- **TRECHO SELECIONADO**
=-=-=

BRASÍLIA, DF (FOLHAPRESS) - O engenheiro Jeson Kelman é um dos especialistas mais respeitados do setor de energia e conhece os riscos dos dois lados do balcão -foi presidente da Light e diretor-geral da Aneel (Agência Nacional de Energia Elétrica). Na sua avaliação, se os advogados da Light viram na RJ (recuperação judicial) a maneira de proteger o caixa da distribuidora, esse é o caminho.

"Não podem permitir um colapso do serviço público", afirma Kelman.

Uma lei impede que a própria distribuidora faça o pedido de RJ, e a holding do grupo assumiu o pedido nesta sexta-feira (12), suscitando discussões sobre o efeito da alternativa para o marco legal do setor.

"Quando a própria Light pede a RJ, via holding, é uma ação preventiva", afirma Kelman.

"Esse é um indicativo de que a holding é uma espécie de fiadora da distribuidora. No fundo, isso é uma tentativa de proteger o caixa da distribuidora. É isso ou uma intervenção da Aneel. Sem proteção, os credores atacariam o caixa", diz.



PERGUNTA - O que está ocorrendo com a Light?

JESON KELMAN - Há hoje um pano de fundo ruim para as distribuidoras de maneira geral, com um certo frenesi com o mercado livre e a GD [geração distribuída, especialmente energia solar], que diminui os custos para alguns consumidores, mas aumento para maioria do mercado cativo [onde estão grande parte das residências e pequenos comércios], o que também aumenta a inadimplência. Temos esse problema generalizado, que estica a corta para as distribuidoras no país.

P. - Uma das prejudicadas é a Light, então?

JK - Começam a pipocar problemas nas mais frágeis. A Light, junto com a distribuidora do Amazonas, são as mais frágeis, pelos problemas que a gente já conhece, perdas não técnicas [furto de energia, por exemplo]. Mas foi a queda de braço entre credores, acionistas, administradores, acionistas e a população em geral que levou ao pedido de recuperação judicial feito pela holding.

Tem uma lei impedindo distribuidora de pedir recuperação judicial. Essa lei, de 2012, é da época do Grupo Rede. A holding do grupo Rede entrou em RJ, e as concessionárias, debaixo da holding eram saudáveis. A preocupação, então, era que o problema da holding não prejudicasse a operação das empresas. A distribuidora é a porta de entrada do sistema elétrico, então, [tem] a ideia de ela não poder pedir RJ. Busca proteger o setor, que é todo interligado, de um efeito sistêmico.

=-=-=

- **DADOS COLETADOS**
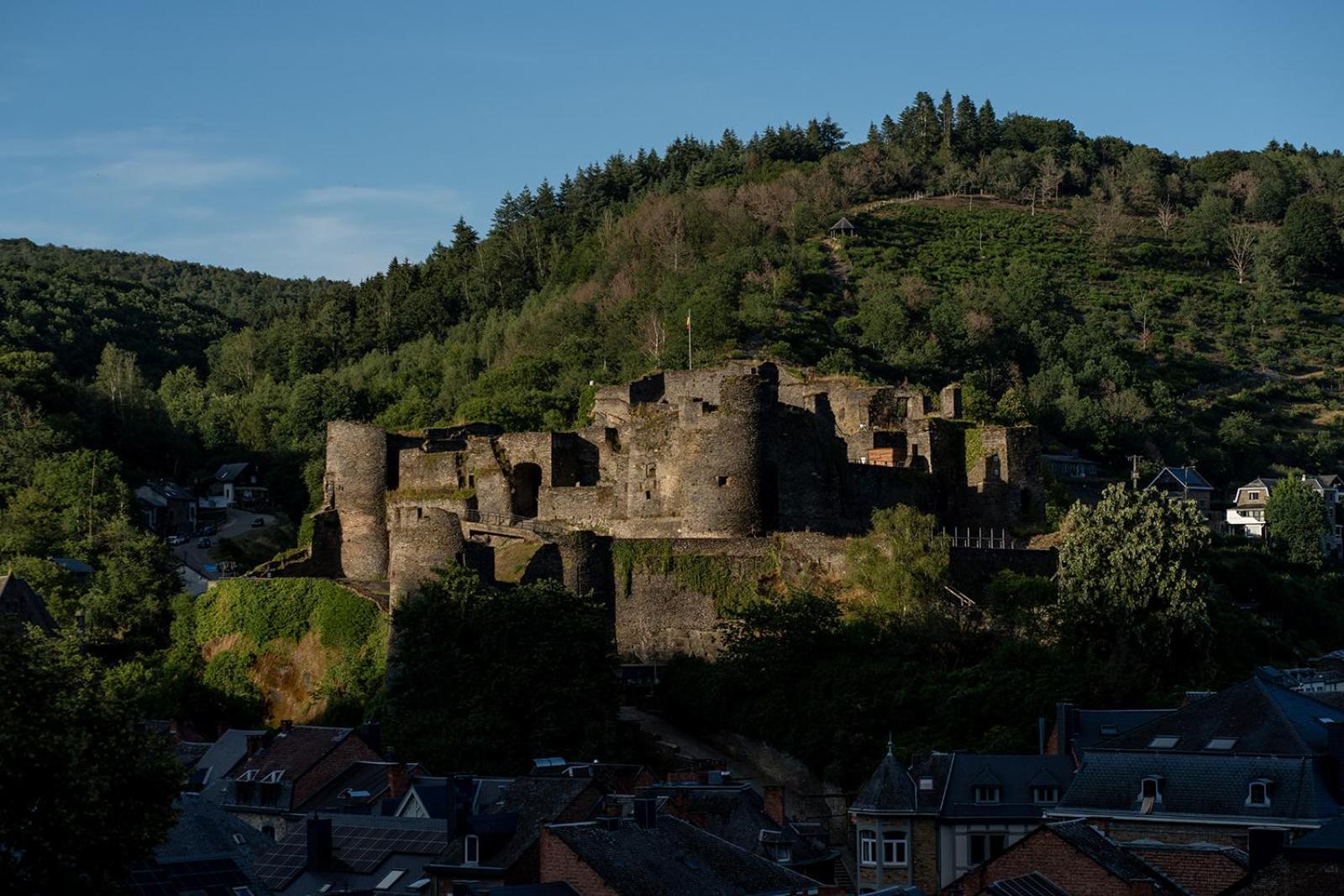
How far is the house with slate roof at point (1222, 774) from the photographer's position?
33.0 m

=-=-=

- **TAREFAS**
a - Reescreva a parte da entrevista sobre a Light que começa com as palavras "P. - Uma das" e termina com "feito pela holding.", substituindo "queda de braço" por "disputa".
b - Escreva a continuação da entrevista com Jeson Kelman sobre a Light, começando logo após a última frase do trecho.

- **RESPOSTAS DO EXERCÍCIO**
a -
P. - Uma das prejudicadas é a Light, então?

JK - Começam a pipocar problemas nas mais frágeis. A Light, junto com a distribuidora do Amazonas, são as mais frágeis, pelos problemas que a gente já conhece, perdas não técnicas [furto de energia, por exemplo]. Mas foi a disputa entre credores, acionistas, administradores, acionistas e a população em geral que levou ao pedido de recuperação judicial feito pela holding.

b -
Aqui está ocorrendo o contrário. A dívida está na concessionária, e a holding tenta evitar uma situação de extrema gravidade.

P. - Como o problema poderia evoluir?

JK - O pânico no caso da Light foi se instalando depois da contratação da Laplace [empresa de reestruturação] e com a contaminação do caso das Lojas Americanas. A Light, então, buscou proteção de uma liminar, que estabelecia uma negociação entre a companhia e os seus credores, e dava 30 dias para que as partes tentassem chegar a uma solução. A liminar poderia ser neutralizada, o que seria catastrófico.

P. - O que se conta no mercado é que alguns credores estavam muito empenhados em tentar derrubar a cautelar.

JK - Poderia haver uma corrida ao caixa da distribuidora e ela ficaria sem condição de operar. Quando a própria Light pede a RJ, via holding, é uma ação preventiva. No fundo, isso é uma tentativa de proteger o caixa da distribuidora. É isso ou uma intervenção da Aneel. É claro que tem um monte de coisa ruim aí. Você precisa proteger a distribuidora, mas isso também é ruim, sob o ponto vista do mercado de capitais. Não é bom para o país uma situação que sugere risco de perdas para credores.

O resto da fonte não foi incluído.